When should I use iter function?

This code

for i in range(100, -1, -1):
   print(i)

Is same as:

for i in iter(range(100, -1, -1)):
   print(i)

Which print's numbers from a list of 0 .. 100 numbers in descending order.

I know about sentinel attribute which stops once it reaches it, but besides that when should i consider using iter() function?

Thank you.

Upvotes: 2

Views: 563

Answers (3)

juanpa.arrivillaga
juanpa.arrivillaga

Reputation: 95957

Any time you want an iterator. That is what iter is for, it returns an iterator for what you pass to it. So, consider the following generator, which takes advantage of the properties of an iterator, namely, it is single pass and exhaustible, and extracting an iterator from an iterator should return the iterator itself, instead of giving you a new one.

In [19]: import itertools

In [20]: def chunk_by_n(iterable, n):
    ...:     islice = itertools.islice
    ...:     iterator = iter(iterable)
    ...:     chunk = list(islice(iterator, n))
    ...:     while chunk:
    ...:         yield chunk
    ...:         chunk = list(islice(iterator, n))
    ...:

In [21]: iterable = range(100)

In [22]: chunks = chunk_by_n(iterable, 3)

In [23]: next(chunks)
Out[23]: [0, 1, 2]

In [24]: next(chunks)
Out[24]: [3, 4, 5]

In [25]: next(chunks)
Out[25]: [6, 7, 8]

Now, look what happens if we don't make an iterator out of the input:

In [26]: def chunk_by_n(iterable, n):
    ...:     islice = itertools.islice
    ...:     #iterator = iter(iterable)
    ...:     iterator = iterable
    ...:     chunk = list(islice(iterator, n))
    ...:     while chunk:
    ...:         yield chunk
    ...:         chunk = list(islice(iterator, n))
    ...:

In [27]: chunks = chunk_by_n(iterable, 3)

In [28]: next(chunks)
Out[28]: [0, 1, 2]

In [29]: next(chunks)
Out[29]: [0, 1, 2]

In [30]: next(chunks)
Out[30]: [0, 1, 2]

Upvotes: 1

chepner
chepner

Reputation: 531315

Here's an example. Say I have a list of items, where an item count is followed by that number of items, over and over.

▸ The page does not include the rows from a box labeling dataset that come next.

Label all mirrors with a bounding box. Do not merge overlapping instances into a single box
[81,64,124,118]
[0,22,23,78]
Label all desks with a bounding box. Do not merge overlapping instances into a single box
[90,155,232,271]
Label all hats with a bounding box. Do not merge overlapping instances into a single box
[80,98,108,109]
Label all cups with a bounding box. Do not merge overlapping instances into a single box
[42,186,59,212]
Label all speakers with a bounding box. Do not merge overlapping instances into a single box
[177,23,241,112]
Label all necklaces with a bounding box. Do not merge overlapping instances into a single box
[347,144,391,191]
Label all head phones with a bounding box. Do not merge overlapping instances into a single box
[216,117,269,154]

[1, 'some data', 3, 'some data', 'some data', 'some data', 2, ...]

I might like to iterate over this data using nested for loops: the outer loop getting the item count, and the inner loop getting the following n elements of the list. The two loops can share an explicit iterator:

from itertools import islice

my_data = [1, "a", 3, "b", "c", "d", 2, "e", "f"]
my_iter = iter(my_data)
for i, count in enumerate(my_iter):
    print(f"Round {i}")
    for item in islice(my_iter, count):
        print(f'  {item}')

This code produces the output

Round 0
  a
Round 1
  b
  c
  d
Round 2
  e
  f

Upvotes: 4

Green Cloak Guy
Green Cloak Guy

Reputation: 24691

Not for this. iter() is good for turning things that would be memory-hungry iterables into generators, or for turning non-generator iterables that already exist into objects you can call next() on.

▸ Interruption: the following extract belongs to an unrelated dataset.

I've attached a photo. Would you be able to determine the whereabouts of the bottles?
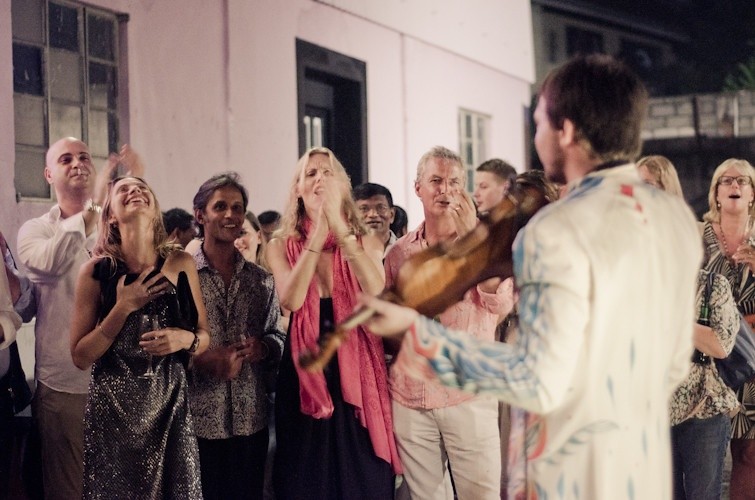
[693,303,711,364]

But range() is already a generator (well, not really, but it behaves very similarly to one and has the same advantages), so there's no benefit in this case.

For that matter, for for loops in general, if your iterable already fully exists, there's no point in making an iter() out of it - the for keyword does that behind-the-scenes already.